===== Records for the task =====

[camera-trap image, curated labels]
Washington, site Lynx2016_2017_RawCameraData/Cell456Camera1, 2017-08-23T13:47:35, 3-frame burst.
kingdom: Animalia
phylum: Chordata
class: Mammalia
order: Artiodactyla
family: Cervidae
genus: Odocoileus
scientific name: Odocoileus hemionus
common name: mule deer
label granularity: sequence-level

=====
===== Records for the task =====

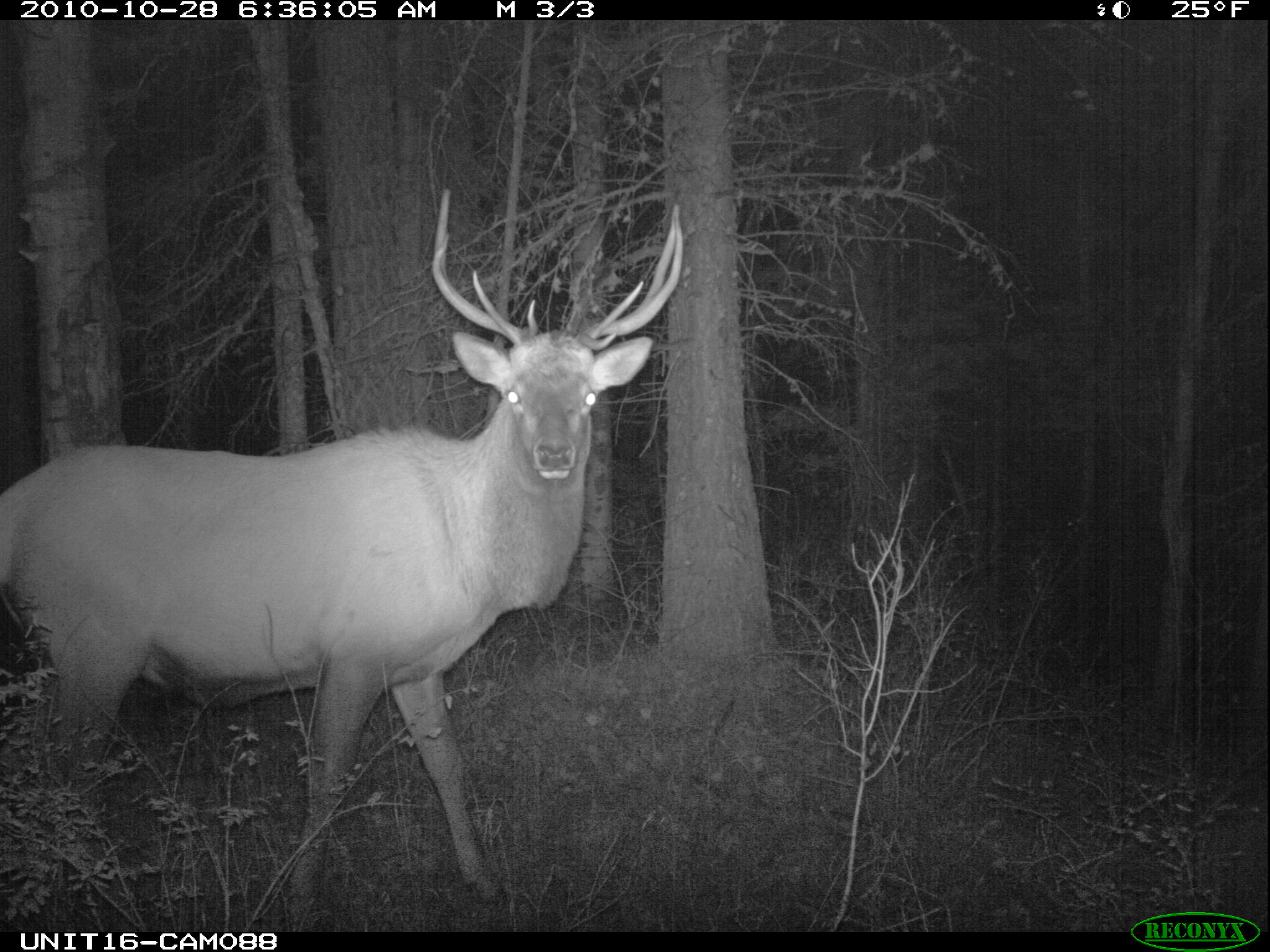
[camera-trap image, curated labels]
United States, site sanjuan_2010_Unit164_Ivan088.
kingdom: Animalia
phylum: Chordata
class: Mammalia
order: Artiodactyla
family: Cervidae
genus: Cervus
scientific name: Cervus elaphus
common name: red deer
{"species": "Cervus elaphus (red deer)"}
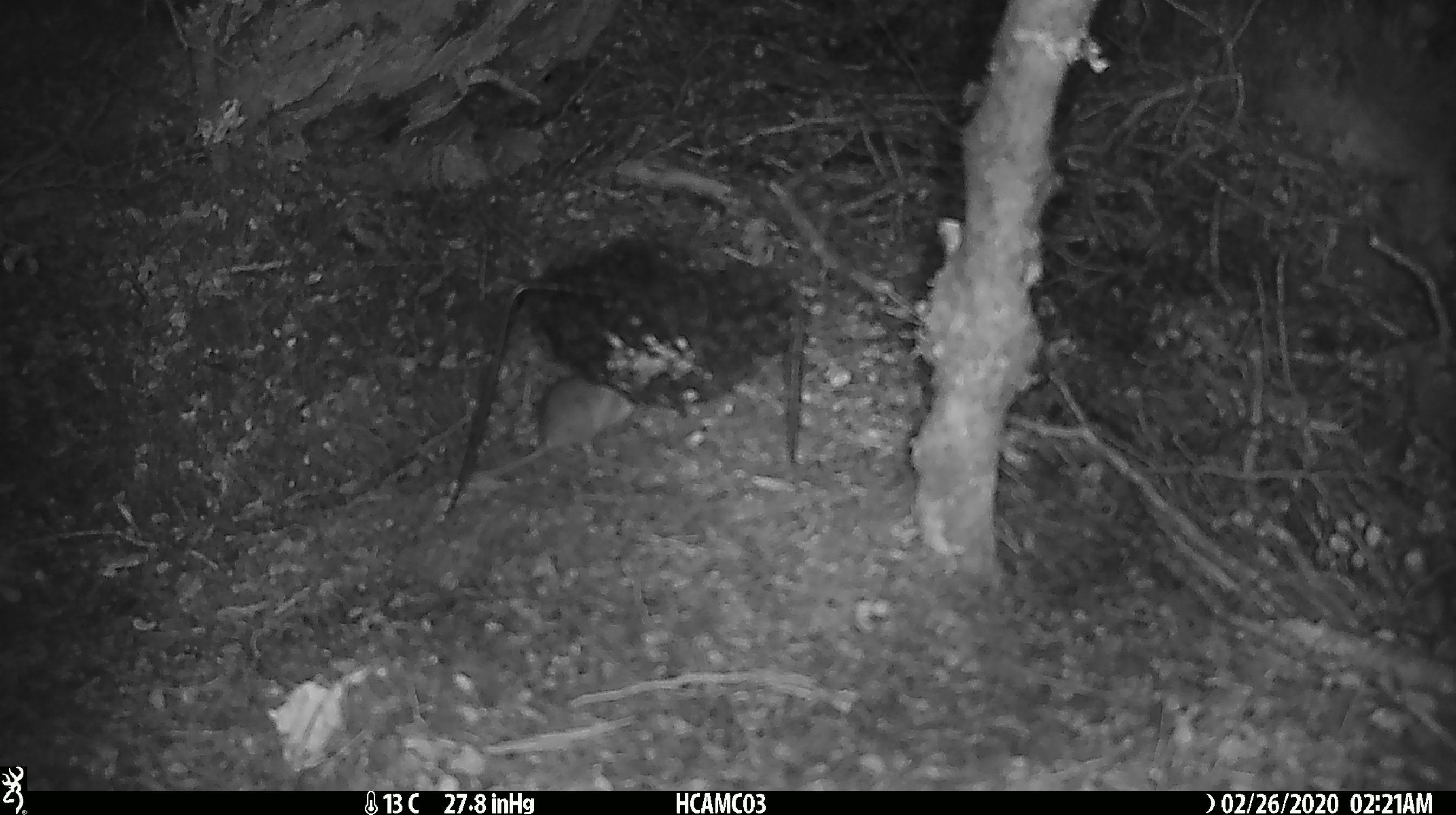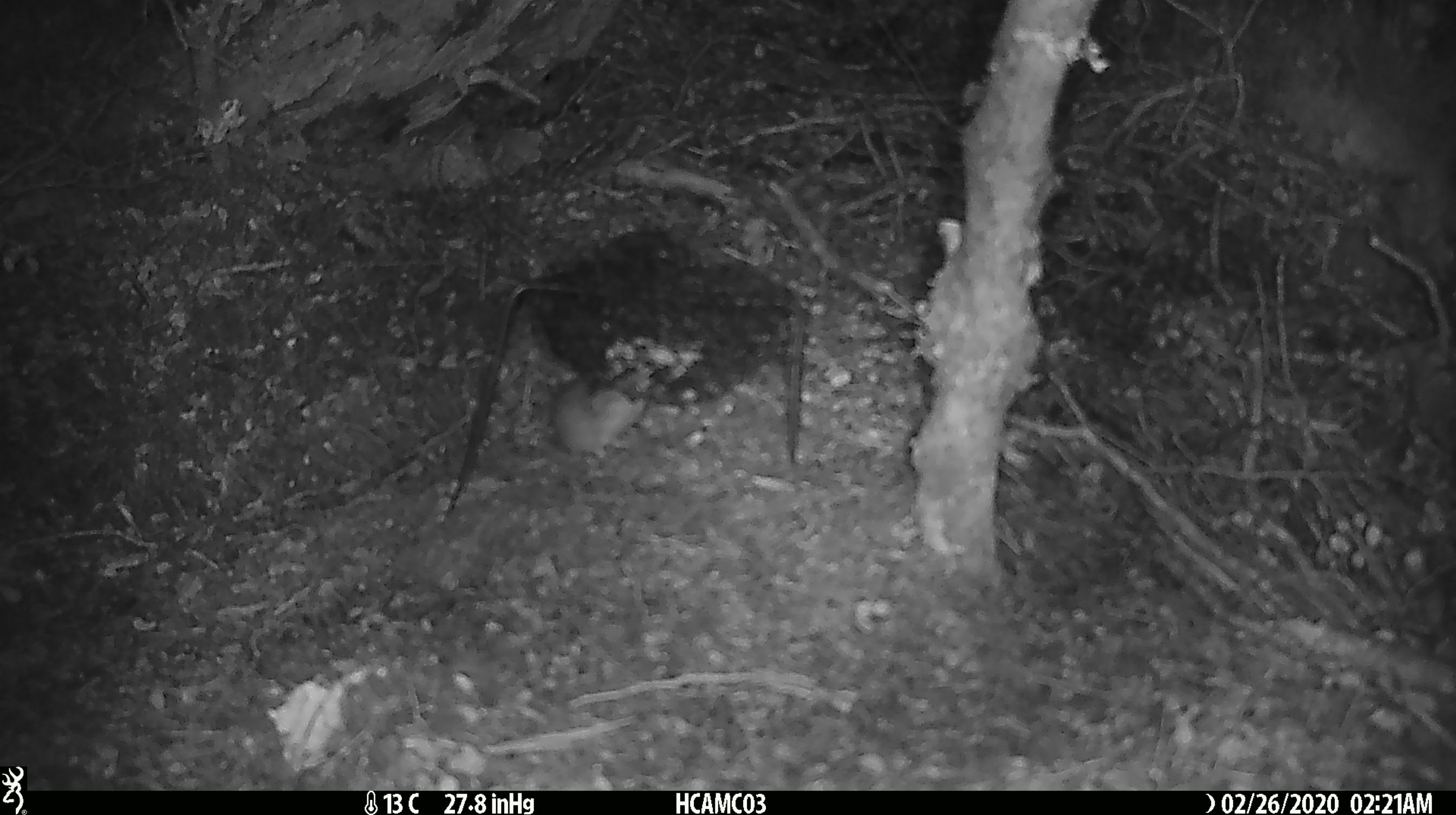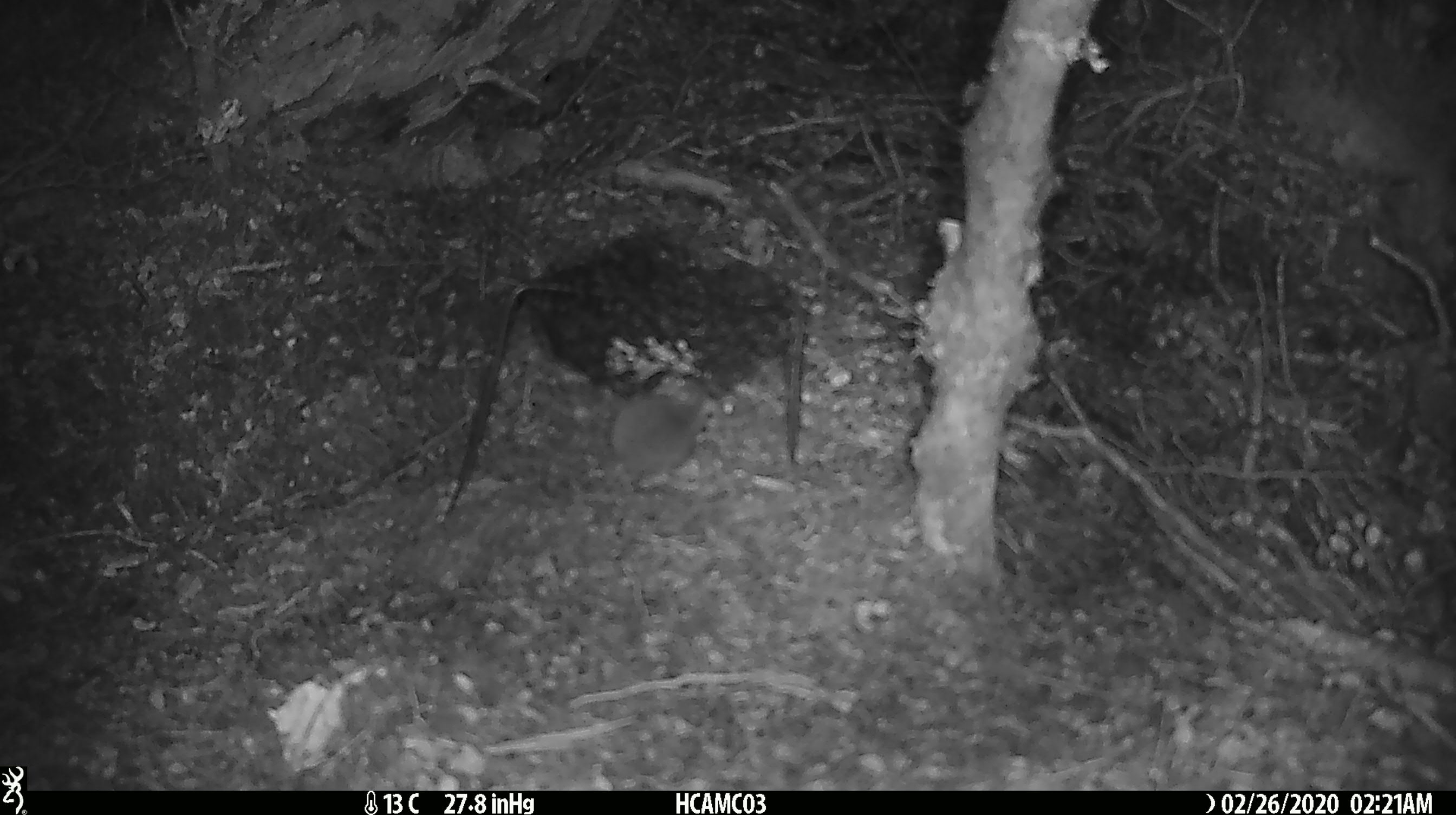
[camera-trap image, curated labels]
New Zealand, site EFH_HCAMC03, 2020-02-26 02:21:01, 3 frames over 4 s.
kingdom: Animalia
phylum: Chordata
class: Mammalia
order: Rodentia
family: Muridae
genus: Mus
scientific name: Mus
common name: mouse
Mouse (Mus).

=====
===== Records for the task =====

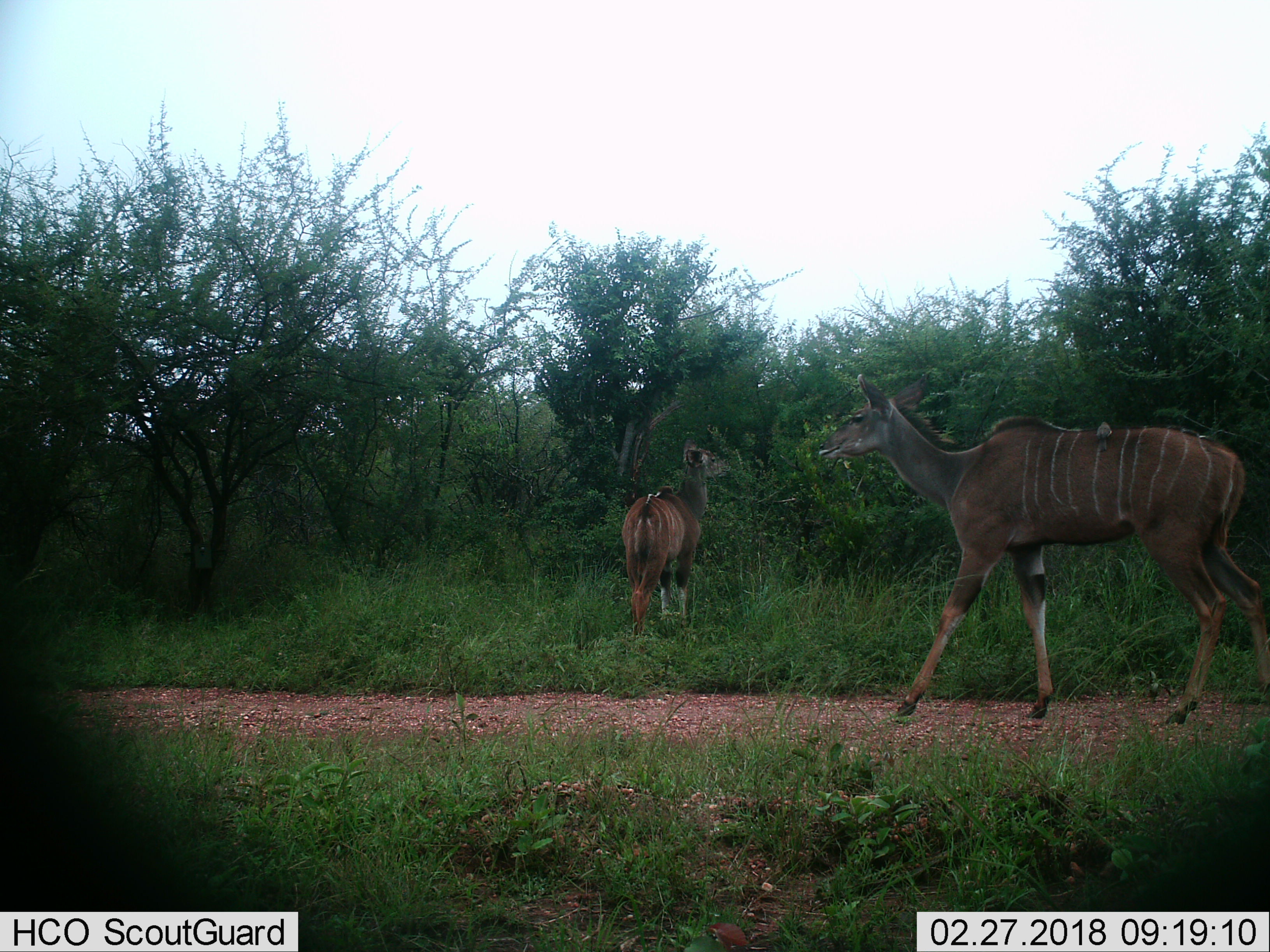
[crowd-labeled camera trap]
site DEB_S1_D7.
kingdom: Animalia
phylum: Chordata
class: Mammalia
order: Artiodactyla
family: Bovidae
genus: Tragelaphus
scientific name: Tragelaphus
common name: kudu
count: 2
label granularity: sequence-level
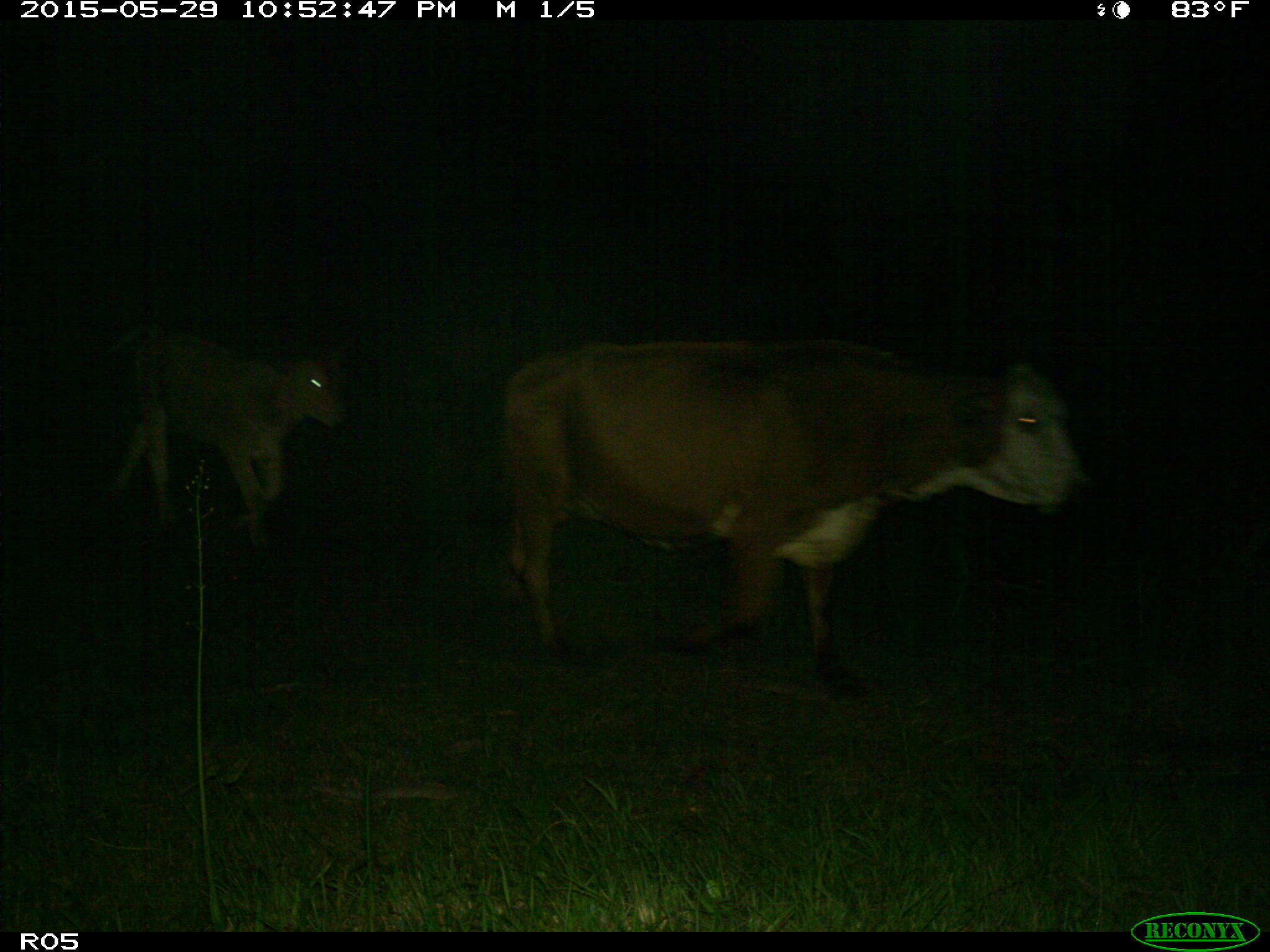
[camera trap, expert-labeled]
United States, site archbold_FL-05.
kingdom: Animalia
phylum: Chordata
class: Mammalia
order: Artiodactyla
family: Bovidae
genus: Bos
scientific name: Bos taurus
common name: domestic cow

=====

* **What is needed**:
From the data above, retype only the lines starting with the line with "common name: kudu" and going on through the line with "common name: domestic cow", exactly, leaving out the pictures.

* **Expected answer**:
common name: kudu
count: 2
label granularity: sequence-level
[camera trap, expert-labeled]
United States, site archbold_FL-05.
kingdom: Animalia
phylum: Chordata
class: Mammalia
order: Artiodactyla
family: Bovidae
genus: Bos
scientific name: Bos taurus
common name: domestic cow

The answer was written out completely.